2.     Using mouse models, they study a variety of cells of the kidney in their normal physiological setting when the kidneys are being perfused with blood and producing urine. Using Cre-lox technology they are able to specifically knockout or over-express key proteins in specific cell types to understand key signalling pathways.

3.     Investigating the kidney of the fly to understand more about crucial signalling pathways that are evolutionarily conserved.

4.     Studying large patient populations through superb world-wide collaborations. This includes being a part of the pan-European BEAt DKD project studying diabetic kidney disease (where Coward co-leads the mechanisms and pathways workpackage) .



Richard Coward is the Professor of Renal Medicine at the University of Bristol, and a Consultant Paediatric Nephrologist at Bristol Royal Hospital for Sick Children.

Richard did his undergraduate training at Bristol University and then specialised in Paediatrics gaining his MRCPCH in child health. His clinical training was undertaken in the South West of England, Great Ormond Street, London and the Starship hospital in Auckland, New Zealand. It was during this time that he decided to specialise in Paediatric Nephrology. In 2001, towards the end of his clinical training, he was awarded a PhD Fellowship funded by the Royal College of Paediatrics and Wellchild to study the molecular biology of the podocyte. After this he was appointed as a consultant in Paediatric Nephrology at the Royal Hospital for Children in Bristol. 

In 2006 he was awarded an MRC Clinican Scientist Fellowship enabling him to work in the world leading glomerular laboratory in Toronto, Canada with Professor Susan Quaggin to extend his studies.

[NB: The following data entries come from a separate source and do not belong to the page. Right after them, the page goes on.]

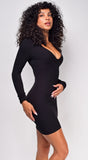 Jaylani Black Snatched V Neck Ribbed Basic Mini Dress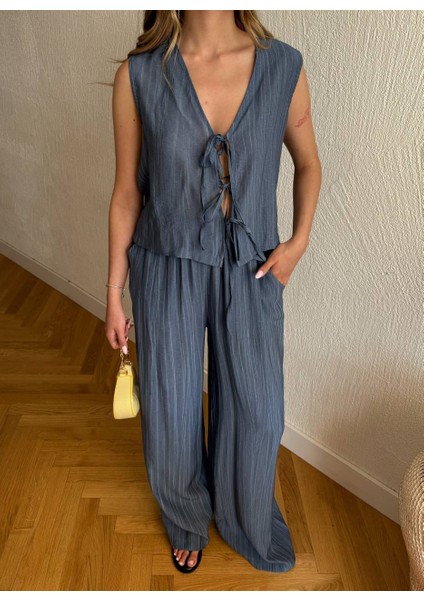 Bağlamalı Pantolon Üst Takım Tiril Kumaş modelleri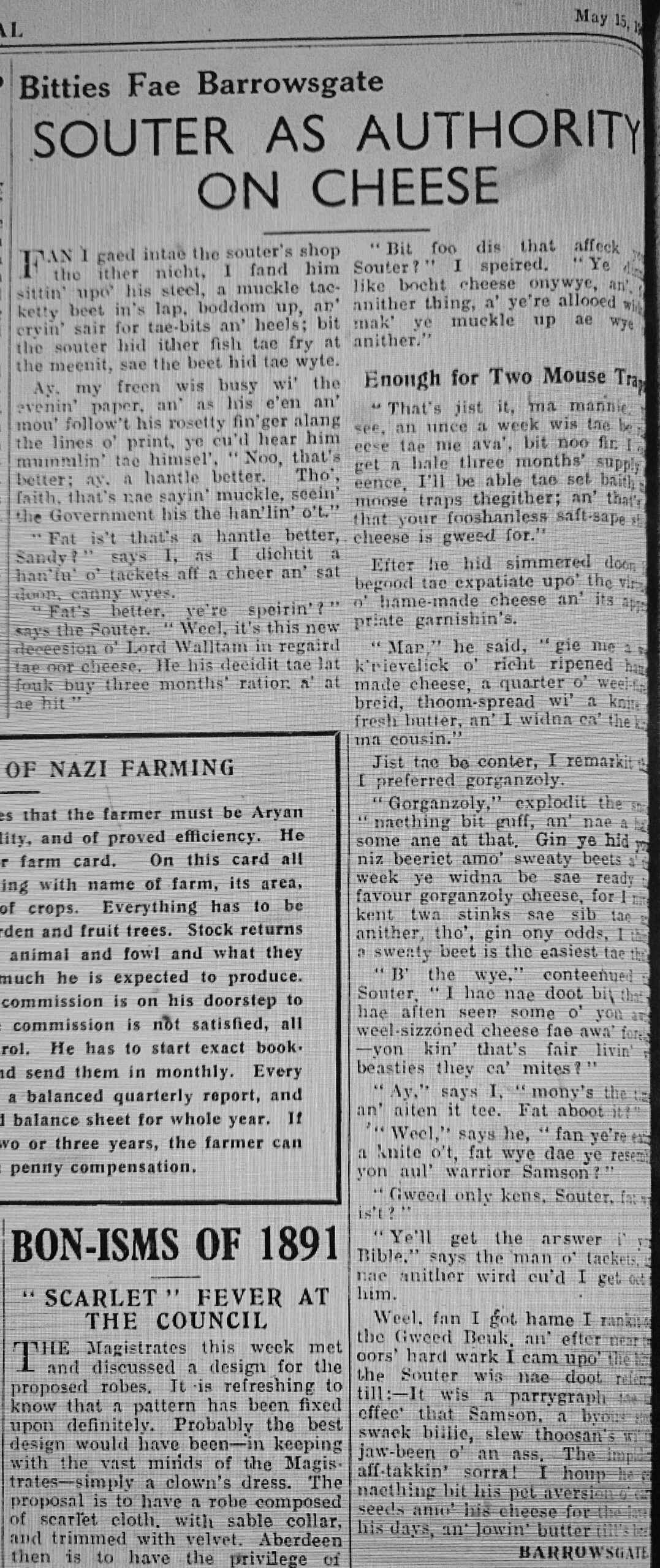 Wry observations of rural life in north-east Scotland written in Doric by Barrowsgate.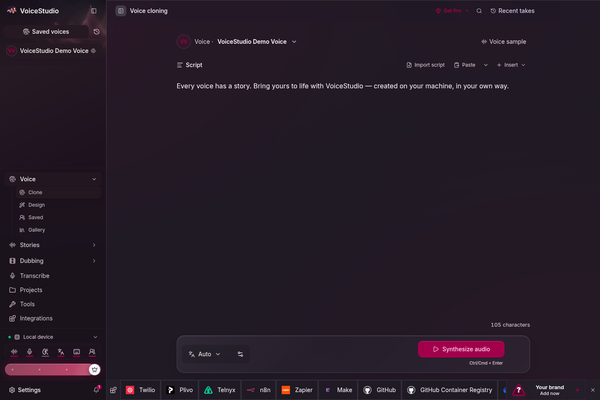 VoiceStudio 官方 Electron 聲音複製工作空間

In 2013 he secured a prestigious MRC Senior Clinical Fellowship to develop his laboratory and research interests further, whilst continuing to have a clinical commitment in Paediatric Nephrology. In 2011 Richard was promoted to Reader and then in 2014 to Professor of Renal Medicine.

From 2011-2014 Richard was the head of research for the School of Clinical Sciences and co-lead for developing and delivering undergraduate paediatric teaching in the University. From 2018-2021 he led Clinical Medicine at the University of Bristol in their national  Research Exercise Framework (REF) submission.  He has been the chair of the national clinical study group for paediatric nephrology and the lead for research for the British Association of Paediatric Nephrology (2012-2016). Richard is (or has been) an active member of several scientific grant committees including the MRC Populations Systems Medicine board (PSMB), Kidney Research UK board, MRC Stratified Medicine board, MRC College Newton fund, MRC Clinical Academic Research Partnership (CARP) scheme and chair of the MRC Genome Editing Mice for Medicine (GEMM) panel. He reviews for multiple scientific journals and is currently an Associate Editor for Nephron Experimental Nephrology & Genetics. Since 2020 Richard has been a trustee for the MRC linked charity the Medical Research Foundation (MRF)

Richard is also proud to be involved in helping to train and enthuse our future academics. He does this at a variety of stages of their careers. From 2018-2021 he led the University of Bristol Undergraduate INSPIRE scheme which promotes involvement of Medical, Dental and Veterinary students in research. Since 2017 he has been the Royal College of Paediatrics academic trainee tutor for the South West of England. He is also a co-director of the GW4 Clincial Academic Training for Health Care professional PhD scheme and a committee member of the Elizabeth Blackwell Institute (EBI) clinical primer scheme. From 2018-2020 he was part of the MRC Training and Careers committee. He has also taught Paediatric Nephrology in Uganda, Tanzania and the Democratic Republic of Congo in the past.

His other interests include being with his family, going on holiday and playing/following sports of multiple varieties.